• [TASK BRIEF] Write the material out again, line by line, exactly as it is.

*** INPUT RECORDS ***

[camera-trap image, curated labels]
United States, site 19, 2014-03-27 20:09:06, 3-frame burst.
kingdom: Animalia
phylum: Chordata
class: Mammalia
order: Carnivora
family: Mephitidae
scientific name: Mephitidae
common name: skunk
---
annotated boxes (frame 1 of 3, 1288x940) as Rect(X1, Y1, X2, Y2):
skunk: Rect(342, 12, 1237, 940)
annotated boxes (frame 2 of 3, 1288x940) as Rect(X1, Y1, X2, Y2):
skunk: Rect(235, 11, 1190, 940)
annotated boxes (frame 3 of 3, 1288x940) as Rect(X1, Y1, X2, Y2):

*** End of INPUT RECORDS ***

• [EXERCISE RESPONSE]
[camera-trap image, curated labels]
United States, site 19, 2014-03-27 20:09:06, 3-frame burst.
kingdom: Animalia
phylum: Chordata
class: Mammalia
order: Carnivora
family: Mephitidae
scientific name: Mephitidae
common name: skunk
---
annotated boxes (frame 1 of 3, 1288x940) as Rect(X1, Y1, X2, Y2):
skunk: Rect(342, 12, 1237, 940)
annotated boxes (frame 2 of 3, 1288x940) as Rect(X1, Y1, X2, Y2):
skunk: Rect(235, 11, 1190, 940)
annotated boxes (frame 3 of 3, 1288x940) as Rect(X1, Y1, X2, Y2):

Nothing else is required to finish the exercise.